START Source material

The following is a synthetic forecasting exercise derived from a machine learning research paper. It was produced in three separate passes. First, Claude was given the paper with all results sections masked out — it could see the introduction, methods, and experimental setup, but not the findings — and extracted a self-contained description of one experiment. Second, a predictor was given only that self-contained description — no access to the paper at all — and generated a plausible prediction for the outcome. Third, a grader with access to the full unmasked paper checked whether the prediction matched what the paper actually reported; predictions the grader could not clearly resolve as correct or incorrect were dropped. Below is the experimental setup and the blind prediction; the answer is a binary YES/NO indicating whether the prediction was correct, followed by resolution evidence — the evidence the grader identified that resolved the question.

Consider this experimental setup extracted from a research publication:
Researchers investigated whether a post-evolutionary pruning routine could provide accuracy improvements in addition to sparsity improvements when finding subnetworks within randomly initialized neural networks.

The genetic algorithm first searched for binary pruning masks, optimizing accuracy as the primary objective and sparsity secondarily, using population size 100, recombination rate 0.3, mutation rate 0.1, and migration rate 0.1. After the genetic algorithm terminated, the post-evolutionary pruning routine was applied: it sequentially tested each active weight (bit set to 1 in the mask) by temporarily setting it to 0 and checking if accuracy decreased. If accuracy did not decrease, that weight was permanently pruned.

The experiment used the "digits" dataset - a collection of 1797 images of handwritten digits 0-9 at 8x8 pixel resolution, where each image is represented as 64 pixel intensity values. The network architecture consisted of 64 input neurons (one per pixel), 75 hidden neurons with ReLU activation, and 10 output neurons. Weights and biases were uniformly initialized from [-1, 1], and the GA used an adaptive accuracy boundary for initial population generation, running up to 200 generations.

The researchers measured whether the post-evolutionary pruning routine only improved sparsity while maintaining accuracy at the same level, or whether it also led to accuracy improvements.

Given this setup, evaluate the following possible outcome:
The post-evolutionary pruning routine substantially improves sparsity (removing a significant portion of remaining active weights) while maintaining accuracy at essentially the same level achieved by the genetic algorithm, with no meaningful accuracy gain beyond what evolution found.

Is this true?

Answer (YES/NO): NO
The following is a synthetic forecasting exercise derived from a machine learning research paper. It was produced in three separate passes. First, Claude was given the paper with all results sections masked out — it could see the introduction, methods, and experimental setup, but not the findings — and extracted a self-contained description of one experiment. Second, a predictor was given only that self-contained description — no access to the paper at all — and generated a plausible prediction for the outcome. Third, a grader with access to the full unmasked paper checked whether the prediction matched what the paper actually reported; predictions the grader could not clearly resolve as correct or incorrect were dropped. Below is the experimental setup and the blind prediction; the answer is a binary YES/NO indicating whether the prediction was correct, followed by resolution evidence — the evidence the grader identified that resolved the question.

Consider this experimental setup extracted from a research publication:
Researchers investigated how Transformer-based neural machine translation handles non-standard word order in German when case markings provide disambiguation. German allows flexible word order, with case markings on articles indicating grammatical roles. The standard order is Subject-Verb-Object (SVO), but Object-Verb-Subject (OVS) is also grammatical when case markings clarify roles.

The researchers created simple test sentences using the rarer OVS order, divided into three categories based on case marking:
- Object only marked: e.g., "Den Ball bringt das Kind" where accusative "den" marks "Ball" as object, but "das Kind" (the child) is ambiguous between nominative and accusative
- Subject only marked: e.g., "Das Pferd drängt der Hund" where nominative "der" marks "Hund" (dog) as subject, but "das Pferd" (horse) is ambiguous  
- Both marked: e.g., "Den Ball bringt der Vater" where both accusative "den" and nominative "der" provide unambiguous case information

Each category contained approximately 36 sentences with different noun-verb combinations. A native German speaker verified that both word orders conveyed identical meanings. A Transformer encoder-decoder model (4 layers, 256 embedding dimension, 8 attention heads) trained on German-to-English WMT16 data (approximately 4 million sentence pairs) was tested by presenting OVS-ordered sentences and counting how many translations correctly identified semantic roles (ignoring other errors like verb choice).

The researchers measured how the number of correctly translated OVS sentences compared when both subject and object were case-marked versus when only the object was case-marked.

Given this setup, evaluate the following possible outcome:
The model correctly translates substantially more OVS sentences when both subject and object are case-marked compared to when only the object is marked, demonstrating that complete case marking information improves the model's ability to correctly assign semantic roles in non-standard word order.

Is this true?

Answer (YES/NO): YES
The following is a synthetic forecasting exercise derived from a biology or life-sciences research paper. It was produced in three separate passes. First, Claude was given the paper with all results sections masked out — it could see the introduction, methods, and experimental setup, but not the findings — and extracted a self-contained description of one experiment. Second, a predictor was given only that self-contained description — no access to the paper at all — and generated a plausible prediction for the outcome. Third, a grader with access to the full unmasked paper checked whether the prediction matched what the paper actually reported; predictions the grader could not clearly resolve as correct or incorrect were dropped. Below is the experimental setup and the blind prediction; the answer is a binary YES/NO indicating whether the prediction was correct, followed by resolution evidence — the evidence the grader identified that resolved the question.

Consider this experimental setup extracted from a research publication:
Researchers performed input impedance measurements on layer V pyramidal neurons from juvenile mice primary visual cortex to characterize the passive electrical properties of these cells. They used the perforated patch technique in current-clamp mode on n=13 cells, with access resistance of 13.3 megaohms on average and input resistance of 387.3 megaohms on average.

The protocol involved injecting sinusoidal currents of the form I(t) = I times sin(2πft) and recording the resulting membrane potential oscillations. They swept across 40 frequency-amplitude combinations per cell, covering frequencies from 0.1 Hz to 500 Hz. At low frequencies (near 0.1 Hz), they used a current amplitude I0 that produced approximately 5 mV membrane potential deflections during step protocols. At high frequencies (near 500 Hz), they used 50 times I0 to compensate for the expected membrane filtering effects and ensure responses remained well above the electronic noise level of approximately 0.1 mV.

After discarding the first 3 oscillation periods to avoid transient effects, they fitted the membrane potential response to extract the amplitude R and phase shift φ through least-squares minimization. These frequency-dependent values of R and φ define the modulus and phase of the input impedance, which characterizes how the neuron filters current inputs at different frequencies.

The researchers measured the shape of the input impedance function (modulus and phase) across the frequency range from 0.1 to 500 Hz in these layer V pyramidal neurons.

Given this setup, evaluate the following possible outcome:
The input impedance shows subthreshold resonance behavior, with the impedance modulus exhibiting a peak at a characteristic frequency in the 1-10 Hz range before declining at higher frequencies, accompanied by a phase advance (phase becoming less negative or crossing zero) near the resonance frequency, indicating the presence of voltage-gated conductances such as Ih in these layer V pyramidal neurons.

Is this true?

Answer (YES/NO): NO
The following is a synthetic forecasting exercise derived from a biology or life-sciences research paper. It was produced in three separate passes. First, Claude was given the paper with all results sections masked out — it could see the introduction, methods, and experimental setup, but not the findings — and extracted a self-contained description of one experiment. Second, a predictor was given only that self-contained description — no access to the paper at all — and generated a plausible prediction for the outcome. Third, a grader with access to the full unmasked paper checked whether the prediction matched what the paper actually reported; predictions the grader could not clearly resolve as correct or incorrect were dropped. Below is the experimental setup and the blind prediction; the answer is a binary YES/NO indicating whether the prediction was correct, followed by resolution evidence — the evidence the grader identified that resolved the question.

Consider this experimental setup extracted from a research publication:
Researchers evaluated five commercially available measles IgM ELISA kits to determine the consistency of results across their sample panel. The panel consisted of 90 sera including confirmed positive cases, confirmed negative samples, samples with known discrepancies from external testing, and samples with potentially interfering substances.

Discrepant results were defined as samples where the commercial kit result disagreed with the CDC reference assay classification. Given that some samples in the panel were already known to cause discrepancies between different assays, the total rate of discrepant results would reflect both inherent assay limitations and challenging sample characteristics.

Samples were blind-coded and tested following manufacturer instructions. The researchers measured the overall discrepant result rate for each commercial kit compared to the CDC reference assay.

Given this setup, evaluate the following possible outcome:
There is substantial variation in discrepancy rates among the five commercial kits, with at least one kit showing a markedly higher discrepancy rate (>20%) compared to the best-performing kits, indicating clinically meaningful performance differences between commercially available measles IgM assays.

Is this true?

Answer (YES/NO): YES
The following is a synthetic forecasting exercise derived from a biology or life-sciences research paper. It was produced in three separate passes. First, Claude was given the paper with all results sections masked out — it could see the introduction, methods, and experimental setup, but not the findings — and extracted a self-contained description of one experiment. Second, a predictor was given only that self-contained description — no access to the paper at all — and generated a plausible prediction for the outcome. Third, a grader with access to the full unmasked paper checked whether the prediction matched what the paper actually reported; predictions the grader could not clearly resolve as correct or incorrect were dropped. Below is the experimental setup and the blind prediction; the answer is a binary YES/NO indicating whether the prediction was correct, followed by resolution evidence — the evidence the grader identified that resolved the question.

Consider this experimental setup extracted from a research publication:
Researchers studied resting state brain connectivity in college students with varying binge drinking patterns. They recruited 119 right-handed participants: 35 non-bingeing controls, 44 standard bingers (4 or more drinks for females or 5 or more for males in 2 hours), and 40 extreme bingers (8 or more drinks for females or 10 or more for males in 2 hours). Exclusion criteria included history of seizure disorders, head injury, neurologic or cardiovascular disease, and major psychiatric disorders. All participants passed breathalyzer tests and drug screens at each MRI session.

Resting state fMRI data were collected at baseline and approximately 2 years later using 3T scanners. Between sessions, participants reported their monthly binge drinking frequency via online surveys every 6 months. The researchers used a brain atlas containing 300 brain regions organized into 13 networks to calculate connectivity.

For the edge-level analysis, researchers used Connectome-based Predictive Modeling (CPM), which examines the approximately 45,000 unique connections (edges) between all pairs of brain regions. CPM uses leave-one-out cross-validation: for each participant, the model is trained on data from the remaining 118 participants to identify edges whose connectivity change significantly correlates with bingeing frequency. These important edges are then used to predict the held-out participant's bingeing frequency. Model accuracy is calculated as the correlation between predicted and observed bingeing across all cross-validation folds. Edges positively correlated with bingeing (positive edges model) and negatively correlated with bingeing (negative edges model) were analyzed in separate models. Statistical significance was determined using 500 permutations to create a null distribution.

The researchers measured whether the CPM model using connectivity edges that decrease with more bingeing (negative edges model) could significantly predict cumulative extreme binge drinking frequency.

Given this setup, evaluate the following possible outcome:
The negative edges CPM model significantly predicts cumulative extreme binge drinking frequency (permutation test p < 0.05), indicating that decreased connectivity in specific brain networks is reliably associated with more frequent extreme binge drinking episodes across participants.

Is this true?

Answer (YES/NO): NO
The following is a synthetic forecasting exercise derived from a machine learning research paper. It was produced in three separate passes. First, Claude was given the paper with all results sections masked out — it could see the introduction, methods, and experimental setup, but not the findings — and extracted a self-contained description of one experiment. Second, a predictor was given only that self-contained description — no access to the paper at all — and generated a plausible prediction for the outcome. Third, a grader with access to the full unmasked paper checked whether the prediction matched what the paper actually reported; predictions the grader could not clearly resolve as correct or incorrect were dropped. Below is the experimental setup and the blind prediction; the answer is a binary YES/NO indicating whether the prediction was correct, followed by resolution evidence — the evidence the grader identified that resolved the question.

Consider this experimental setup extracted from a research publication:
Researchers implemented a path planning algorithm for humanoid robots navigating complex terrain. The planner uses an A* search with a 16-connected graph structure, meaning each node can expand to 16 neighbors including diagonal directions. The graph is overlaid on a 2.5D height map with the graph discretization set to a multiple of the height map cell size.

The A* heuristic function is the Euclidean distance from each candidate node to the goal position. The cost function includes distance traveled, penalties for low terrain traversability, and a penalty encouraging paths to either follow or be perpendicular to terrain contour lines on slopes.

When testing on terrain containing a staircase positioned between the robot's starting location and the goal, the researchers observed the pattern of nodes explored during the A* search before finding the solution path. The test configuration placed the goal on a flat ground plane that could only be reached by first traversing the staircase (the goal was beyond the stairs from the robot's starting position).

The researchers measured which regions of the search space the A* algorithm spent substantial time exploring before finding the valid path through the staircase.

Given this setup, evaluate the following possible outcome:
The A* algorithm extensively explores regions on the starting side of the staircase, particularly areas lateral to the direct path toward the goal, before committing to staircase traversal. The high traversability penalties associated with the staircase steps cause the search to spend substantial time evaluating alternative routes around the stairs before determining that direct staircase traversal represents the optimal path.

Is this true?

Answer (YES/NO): NO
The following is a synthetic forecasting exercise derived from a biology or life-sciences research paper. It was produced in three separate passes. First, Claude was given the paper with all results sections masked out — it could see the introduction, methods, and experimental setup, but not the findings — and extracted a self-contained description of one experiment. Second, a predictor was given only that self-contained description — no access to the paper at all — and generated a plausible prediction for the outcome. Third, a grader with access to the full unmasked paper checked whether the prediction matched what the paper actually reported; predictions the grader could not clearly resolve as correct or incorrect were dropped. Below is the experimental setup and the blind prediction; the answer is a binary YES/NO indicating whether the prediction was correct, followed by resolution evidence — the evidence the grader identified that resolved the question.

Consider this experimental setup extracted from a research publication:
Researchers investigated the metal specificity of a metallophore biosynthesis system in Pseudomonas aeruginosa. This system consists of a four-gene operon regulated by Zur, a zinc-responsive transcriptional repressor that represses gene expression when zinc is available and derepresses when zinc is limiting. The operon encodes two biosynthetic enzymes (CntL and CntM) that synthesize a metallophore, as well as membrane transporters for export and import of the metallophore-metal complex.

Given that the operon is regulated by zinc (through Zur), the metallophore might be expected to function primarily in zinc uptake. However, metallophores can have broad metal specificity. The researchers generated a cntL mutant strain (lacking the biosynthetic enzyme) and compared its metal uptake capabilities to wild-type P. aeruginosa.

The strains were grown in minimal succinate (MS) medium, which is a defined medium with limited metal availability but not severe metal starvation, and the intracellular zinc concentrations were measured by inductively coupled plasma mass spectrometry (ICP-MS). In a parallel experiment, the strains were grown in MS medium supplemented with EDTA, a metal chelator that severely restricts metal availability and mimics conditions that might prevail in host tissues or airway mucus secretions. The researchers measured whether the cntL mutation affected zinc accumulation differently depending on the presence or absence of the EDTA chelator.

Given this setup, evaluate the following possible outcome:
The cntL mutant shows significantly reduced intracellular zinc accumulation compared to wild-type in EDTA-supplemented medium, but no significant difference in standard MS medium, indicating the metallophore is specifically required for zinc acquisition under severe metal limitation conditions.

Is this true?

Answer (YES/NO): YES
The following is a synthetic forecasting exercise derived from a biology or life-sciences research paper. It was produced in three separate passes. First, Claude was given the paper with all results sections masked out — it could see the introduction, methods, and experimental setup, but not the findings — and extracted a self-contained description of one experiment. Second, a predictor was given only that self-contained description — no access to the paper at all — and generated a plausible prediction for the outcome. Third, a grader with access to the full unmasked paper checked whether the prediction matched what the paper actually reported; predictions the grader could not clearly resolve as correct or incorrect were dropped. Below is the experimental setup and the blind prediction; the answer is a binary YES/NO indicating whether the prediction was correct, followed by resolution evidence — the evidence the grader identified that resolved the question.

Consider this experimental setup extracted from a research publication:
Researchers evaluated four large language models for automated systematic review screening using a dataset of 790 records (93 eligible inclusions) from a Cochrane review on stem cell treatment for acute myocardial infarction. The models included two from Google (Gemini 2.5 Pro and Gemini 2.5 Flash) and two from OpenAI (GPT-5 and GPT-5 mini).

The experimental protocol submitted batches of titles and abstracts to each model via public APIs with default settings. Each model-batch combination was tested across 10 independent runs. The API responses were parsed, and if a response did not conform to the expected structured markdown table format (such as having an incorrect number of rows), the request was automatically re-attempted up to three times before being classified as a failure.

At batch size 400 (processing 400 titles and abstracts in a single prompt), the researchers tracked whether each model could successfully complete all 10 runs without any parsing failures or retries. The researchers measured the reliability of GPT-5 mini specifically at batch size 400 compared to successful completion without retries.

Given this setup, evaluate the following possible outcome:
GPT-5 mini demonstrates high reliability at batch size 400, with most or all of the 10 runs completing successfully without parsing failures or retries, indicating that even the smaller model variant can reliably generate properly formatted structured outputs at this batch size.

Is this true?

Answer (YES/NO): YES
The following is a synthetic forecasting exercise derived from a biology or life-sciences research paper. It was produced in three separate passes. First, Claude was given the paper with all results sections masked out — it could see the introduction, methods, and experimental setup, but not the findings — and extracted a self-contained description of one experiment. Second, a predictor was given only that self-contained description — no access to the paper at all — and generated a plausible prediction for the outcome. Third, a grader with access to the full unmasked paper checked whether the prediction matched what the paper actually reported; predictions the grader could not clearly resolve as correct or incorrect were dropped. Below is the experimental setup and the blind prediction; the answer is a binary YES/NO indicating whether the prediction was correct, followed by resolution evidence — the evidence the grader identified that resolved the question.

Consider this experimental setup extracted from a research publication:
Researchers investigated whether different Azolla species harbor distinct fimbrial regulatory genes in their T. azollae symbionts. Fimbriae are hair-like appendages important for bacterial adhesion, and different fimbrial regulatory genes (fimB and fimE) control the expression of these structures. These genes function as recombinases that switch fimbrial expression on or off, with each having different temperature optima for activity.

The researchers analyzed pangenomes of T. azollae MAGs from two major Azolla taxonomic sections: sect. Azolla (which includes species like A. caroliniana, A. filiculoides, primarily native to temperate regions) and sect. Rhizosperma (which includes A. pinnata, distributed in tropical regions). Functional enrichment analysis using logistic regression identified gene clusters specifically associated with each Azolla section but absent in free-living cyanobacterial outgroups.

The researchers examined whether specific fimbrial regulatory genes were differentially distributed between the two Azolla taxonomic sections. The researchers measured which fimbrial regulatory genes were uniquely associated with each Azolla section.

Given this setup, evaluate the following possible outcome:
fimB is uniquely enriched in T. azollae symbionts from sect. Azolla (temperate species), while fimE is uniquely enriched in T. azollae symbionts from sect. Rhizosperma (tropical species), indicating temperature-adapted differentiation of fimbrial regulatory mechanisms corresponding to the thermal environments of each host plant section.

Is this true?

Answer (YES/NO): NO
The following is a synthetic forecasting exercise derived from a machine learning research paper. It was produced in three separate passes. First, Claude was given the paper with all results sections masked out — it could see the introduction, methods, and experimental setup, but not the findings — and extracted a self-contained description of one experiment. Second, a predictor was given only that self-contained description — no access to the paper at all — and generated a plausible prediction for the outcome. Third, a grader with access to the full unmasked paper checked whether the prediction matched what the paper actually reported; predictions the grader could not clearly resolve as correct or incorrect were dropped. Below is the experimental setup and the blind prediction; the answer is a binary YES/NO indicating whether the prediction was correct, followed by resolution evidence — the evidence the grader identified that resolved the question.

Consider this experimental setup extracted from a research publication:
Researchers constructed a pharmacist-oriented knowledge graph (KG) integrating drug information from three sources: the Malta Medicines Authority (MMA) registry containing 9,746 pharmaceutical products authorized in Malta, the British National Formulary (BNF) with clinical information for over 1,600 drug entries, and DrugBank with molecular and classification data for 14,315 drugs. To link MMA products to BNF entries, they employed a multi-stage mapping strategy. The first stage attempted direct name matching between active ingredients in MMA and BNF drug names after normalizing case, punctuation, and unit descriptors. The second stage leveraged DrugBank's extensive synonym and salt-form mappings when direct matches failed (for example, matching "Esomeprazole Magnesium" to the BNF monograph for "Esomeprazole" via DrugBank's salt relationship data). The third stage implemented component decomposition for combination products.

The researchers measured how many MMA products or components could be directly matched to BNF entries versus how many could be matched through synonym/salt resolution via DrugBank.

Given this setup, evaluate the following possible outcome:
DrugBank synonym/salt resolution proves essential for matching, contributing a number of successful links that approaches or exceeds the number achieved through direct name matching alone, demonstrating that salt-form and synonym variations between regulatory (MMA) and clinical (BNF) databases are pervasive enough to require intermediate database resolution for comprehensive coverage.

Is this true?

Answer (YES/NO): NO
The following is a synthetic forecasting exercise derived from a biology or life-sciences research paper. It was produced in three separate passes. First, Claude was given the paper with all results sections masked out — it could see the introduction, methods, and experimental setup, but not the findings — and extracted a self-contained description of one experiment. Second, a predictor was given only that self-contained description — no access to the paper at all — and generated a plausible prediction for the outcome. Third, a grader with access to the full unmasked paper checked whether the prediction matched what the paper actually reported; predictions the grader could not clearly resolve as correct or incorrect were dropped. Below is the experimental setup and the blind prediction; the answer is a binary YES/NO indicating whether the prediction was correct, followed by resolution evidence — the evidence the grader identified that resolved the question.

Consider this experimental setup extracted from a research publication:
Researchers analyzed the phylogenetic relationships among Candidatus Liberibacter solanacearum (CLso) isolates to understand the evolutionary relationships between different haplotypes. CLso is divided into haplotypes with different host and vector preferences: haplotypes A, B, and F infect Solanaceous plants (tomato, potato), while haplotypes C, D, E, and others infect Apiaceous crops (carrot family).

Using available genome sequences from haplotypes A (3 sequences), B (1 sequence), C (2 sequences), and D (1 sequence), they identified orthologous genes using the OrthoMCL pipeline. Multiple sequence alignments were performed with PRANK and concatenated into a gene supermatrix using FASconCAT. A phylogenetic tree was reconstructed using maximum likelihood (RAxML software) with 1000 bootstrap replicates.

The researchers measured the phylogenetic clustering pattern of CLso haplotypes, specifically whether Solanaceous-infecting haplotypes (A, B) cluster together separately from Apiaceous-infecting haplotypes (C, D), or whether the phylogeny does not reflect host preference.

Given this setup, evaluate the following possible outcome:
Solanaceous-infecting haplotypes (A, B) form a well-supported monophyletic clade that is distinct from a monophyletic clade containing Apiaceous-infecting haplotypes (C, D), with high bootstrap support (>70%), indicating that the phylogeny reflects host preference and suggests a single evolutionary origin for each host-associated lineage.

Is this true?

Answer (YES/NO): NO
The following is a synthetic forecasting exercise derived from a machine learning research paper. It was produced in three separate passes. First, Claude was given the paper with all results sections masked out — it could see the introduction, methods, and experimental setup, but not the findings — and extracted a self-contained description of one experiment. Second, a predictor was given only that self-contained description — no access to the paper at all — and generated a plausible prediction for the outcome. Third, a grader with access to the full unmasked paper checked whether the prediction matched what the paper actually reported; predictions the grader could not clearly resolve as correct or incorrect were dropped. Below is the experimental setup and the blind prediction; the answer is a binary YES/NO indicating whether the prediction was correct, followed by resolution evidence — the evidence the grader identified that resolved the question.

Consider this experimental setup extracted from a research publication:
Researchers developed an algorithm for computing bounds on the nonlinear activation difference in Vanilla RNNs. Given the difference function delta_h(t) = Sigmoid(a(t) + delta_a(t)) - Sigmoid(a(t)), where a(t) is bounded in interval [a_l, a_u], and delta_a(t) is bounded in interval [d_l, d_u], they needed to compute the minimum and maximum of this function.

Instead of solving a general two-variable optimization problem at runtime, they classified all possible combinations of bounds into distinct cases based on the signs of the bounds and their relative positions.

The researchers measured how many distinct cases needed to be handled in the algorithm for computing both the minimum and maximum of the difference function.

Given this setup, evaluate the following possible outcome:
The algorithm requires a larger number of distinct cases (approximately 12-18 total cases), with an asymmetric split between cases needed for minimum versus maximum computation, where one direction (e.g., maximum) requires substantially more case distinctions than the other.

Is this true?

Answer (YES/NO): NO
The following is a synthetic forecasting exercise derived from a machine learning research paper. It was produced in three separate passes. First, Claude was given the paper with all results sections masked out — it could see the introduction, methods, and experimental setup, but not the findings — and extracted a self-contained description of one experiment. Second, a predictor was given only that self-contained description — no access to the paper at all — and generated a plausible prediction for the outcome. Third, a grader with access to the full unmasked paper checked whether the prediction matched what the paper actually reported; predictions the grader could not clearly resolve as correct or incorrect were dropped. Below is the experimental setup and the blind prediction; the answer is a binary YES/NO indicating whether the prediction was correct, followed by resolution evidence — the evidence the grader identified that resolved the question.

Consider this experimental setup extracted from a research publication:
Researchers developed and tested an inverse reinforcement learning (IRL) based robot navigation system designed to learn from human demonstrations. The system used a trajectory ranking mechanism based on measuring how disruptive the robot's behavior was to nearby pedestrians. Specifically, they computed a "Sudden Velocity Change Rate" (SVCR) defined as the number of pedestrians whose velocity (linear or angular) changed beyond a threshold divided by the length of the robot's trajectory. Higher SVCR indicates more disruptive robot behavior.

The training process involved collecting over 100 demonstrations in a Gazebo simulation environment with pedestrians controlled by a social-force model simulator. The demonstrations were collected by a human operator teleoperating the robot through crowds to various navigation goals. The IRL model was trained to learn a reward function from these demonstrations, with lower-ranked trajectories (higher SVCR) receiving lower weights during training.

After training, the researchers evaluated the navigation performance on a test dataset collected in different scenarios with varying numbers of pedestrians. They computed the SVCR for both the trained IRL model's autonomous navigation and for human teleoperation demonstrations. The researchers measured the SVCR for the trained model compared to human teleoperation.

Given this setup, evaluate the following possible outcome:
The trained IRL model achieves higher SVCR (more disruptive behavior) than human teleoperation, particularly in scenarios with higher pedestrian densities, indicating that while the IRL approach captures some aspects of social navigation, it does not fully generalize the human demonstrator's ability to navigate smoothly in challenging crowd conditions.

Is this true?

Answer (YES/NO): NO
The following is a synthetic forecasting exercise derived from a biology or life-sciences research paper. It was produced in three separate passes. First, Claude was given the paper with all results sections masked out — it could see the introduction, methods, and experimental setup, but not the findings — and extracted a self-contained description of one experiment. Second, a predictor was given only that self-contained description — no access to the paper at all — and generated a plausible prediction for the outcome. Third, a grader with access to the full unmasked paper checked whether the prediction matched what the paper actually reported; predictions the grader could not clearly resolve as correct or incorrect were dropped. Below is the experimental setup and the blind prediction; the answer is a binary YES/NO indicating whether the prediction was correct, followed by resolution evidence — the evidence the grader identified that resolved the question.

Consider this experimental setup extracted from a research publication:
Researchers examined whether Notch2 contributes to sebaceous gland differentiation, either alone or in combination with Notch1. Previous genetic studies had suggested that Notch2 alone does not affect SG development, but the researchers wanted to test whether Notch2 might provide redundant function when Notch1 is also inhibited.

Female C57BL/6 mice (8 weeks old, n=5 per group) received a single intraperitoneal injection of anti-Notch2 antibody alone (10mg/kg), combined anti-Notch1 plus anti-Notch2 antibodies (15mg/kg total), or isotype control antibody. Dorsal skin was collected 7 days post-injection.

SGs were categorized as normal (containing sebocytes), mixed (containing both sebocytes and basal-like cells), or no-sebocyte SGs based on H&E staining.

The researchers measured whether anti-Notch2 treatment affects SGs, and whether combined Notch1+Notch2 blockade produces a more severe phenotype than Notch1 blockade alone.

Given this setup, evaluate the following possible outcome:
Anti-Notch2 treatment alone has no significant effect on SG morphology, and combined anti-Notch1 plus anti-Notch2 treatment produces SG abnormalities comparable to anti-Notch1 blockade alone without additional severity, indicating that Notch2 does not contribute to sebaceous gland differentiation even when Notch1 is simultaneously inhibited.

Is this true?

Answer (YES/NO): NO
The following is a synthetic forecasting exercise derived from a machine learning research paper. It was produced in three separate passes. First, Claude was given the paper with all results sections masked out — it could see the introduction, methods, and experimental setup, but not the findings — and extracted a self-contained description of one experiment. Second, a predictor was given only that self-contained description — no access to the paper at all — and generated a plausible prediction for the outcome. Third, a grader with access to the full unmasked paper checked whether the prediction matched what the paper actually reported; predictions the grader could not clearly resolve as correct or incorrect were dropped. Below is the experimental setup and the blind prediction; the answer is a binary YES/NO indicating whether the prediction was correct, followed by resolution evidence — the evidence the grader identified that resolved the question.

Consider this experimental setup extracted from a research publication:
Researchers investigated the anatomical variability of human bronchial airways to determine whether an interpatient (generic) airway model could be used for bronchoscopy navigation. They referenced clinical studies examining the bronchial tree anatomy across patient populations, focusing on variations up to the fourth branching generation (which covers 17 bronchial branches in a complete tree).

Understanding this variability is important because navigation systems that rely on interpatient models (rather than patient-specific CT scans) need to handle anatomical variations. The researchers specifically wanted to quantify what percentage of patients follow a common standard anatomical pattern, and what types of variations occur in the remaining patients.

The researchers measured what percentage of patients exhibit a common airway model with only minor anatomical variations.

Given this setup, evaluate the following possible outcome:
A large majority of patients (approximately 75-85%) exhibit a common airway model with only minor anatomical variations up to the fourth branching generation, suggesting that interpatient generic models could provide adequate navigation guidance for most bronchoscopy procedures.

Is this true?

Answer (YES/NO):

END Source material

Problem to solve: Within the data above, find the lines that contain the word "bringt" and copy each of them.

Your solution:
- Object only marked: e.g., "Den Ball bringt das Kind" where accusative "den" marks "Ball" as object, but "das Kind" (the child) is ambiguous between nominative and accusative
- Both marked: e.g., "Den Ball bringt der Vater" where both accusative "den" and nominative "der" provide unambiguous case information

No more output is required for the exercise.